Eu não preciso nem dizer que as mulheres que participavam do culto a Diana tinham um
olhar super negativo no que diz respeito ao papel de mãe e dona de casa. Para elas, estas
funções eram totalmente desprezíveis, e elas faziam de tudo para evitá-las. Não tinham
interesse na maternidade, e nem em uma vida relacionada aos cuidados do lar. Paulo então
faz este contraste, motivado inclusive por seu pano de fundo judaico cujos textos sempre
exaltaram a mulher por suas virtudes dentro e fora do lar, e por sua aptidão tanto aos
negócios quanto ao ofício da maternidade (ver Provérbios 31) para tentar derrubar esta
mentalidade das mulheres de Éfeso e então estabelecer as bases para uma sociedade
cristã, conforme ensina a palavra de Deus.
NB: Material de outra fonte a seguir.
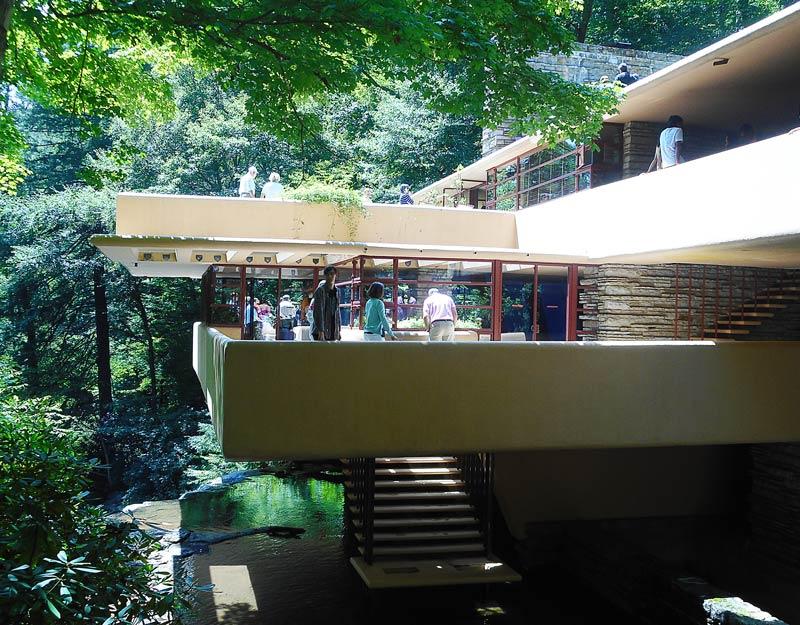 Perch visitare la casa sulla cascata di frank lloyd for Frank lloyd wright piani casa della prateria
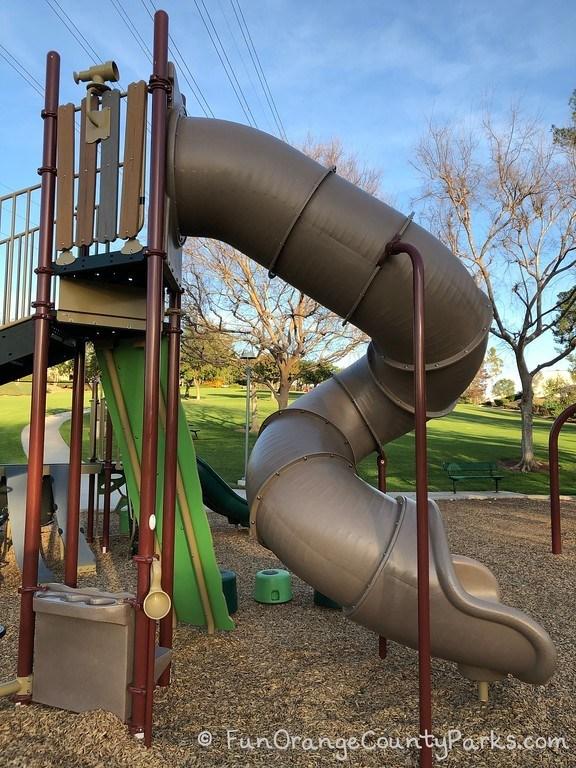 twisty tunnel slide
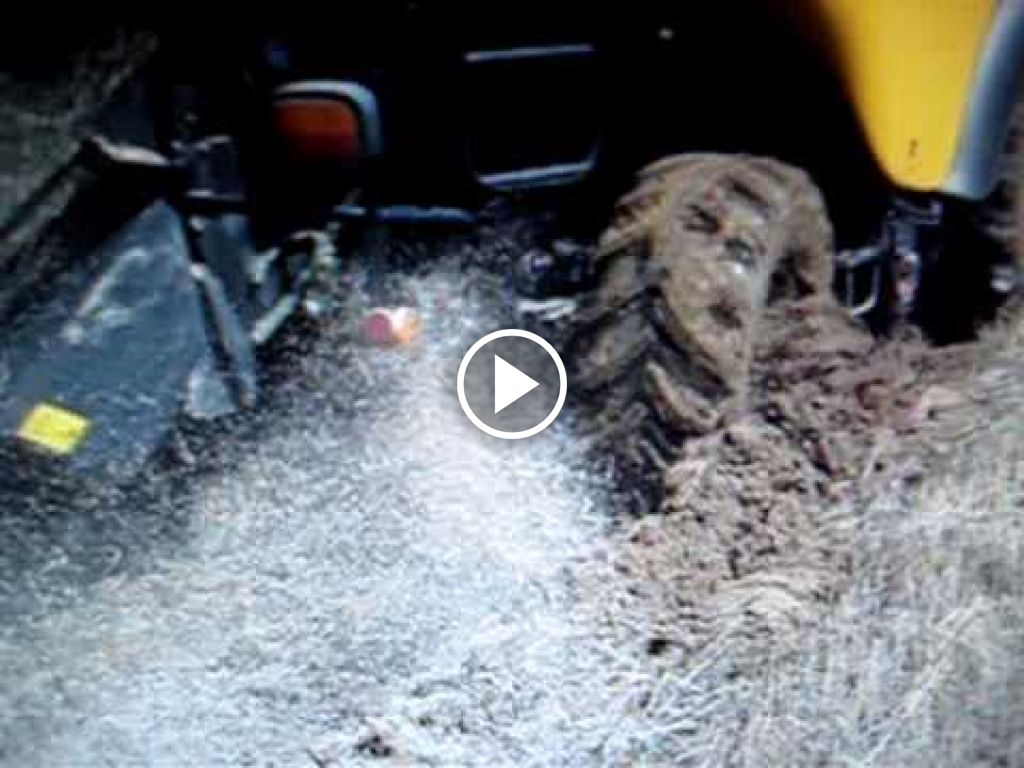 Video New Holland CR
O segundo ponto é que este é um curso relacionado a liderança, então que grande lição
podemos extrair desta estratégia paulina em relação às mulheres de Éfeso? É que o líder
deve sempre estar atento ao contexto no qual está inserido, e não se omitir nos
momentos em que ele precisar se impor. Por mais dura e incisiva que tenha sido a ordem
de Paulo, ela era necessária para que o espírito vigente nas mulheres de Éfeso não
penetrasse na recém-nascida Igreja de Cristo naquela cidade, e corrompesse os valores
familiares / conjugais desde cedo.

O líder não pode ser um coronel que governa por meio do cabresto, mas ele precisa saber a
hora certa de se posicionar de maneira mais inflexível, pois em alguns momentos isto será
necessário. Naqueles episódios em que valores inegociáveis ou princípios gerais estiverem
em jogo, o líder tem a obrigação moral e espiritual de defendê-los.

Lições Práticas:

1. A oração deve ser encarada como parte fundamental das reuniões de adoração, e
não como um simples detalhe.
2. Deus deseja que todos os homens sem acepção sejam salvos, e não todos os
homens sem exceção.
3. Só existe um mediador entre Deus e os homens: Jesus Cristo, o homem.
4. Toda outra tentativa de mediação deve ser rejeitada - seja ela feita por anjos, por
Maria ou por quem quer que seja.
5. Jesus Cristo continua sendo homem até os dias de hoje.
6. O culto público precisa de ordem - de uma liturgia a ser seguida, para não virar uma
bagunça.
7. Os gestos externos da oração não são tão importantes quanto à disposição interna
do adorador. Uma oração bem gesticulada porém sem piedade e o temor do lado de
dentro se tornam uma hipocrisia vazia diante do Deus que sonda todos os corações.
8. Usar o texto de Primeira Timóteo Capítulo 2 para defender que a mulher não deve,
em nenhuma situação, falar durante os cultos ou ensinar a palavra de Deus indica
uma falha no processo de interpretação da escritura, ou até má vontade por parte do
intérprete. O texto está tratando de uma situação pontual e não pode ser encarado
como princípio universal. É preciso fazer uso da transposição cultural, pois caso
contrário começaremos a estabelecer regras pontuais como sendo regras gerais.